▶ [HALAMAN]:
——

Dos attack merupakan serangan yang bertujuan melumpuhkan target (hang, crash)
sehingga tidak dapat memberikan layanan.
Pada
kasus Hacking ini biasanya modus seorang hacker adalah untuk menipu atau
mengacak-acak data sehingga pemilik tersebut tidak dapat mengakses web
miliknya. Untuk kasus ini Pasal 406 KUHP dapat dikenakan pada kasus deface atau
hacking yang membuat sistem milik orang lain, seperti website atau program
menjadi tidak berfungsi atau dapat digunakan sebagaimana mestinya.
Bunyi
pasal 406 KUHP :
Barang siapa dengan sengaja dan melawan hukum
menghancurkan, merusakkan, membikin tak dapat dipakai atau menghilangkan barang
sesuatu yang seluruhnya atau sebagian milik orang lain, diancam dengan pidana
penjara paling lama dua tahun delapan bulan atau pidana denda paling banyak
empat ribu lima ratus rupiah.
Kasus 4 Tentang Carding :
Carding,
salah satu jenis cyber crime yang terjadi di Bandung sekitar Tahun 2003.

——

▶ [DAFTAR ITEM]:

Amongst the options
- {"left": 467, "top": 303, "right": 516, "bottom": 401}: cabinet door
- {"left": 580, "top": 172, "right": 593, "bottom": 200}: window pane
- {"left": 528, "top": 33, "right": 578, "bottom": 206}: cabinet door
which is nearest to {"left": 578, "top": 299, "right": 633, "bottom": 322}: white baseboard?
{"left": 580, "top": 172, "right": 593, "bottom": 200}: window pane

——

▶ [PETUNJUK]: Tulis ulang bagian halaman yang dibuka dengan kata-kata "Dos attack merupakan" dan ditutup dengan "digunakan sebagaimana mestinya.", dengan menukar "website" menjadi "situs web". Item di atas tidak perlu dipakai.

▶ [HASIL LENGKAP]:
Dos attack merupakan serangan yang bertujuan melumpuhkan target (hang, crash)
sehingga tidak dapat memberikan layanan.
Pada
kasus Hacking ini biasanya modus seorang hacker adalah untuk menipu atau
mengacak-acak data sehingga pemilik tersebut tidak dapat mengakses web
miliknya. Untuk kasus ini Pasal 406 KUHP dapat dikenakan pada kasus deface atau
hacking yang membuat sistem milik orang lain, seperti situs web atau program
menjadi tidak berfungsi atau dapat digunakan sebagaimana mestinya.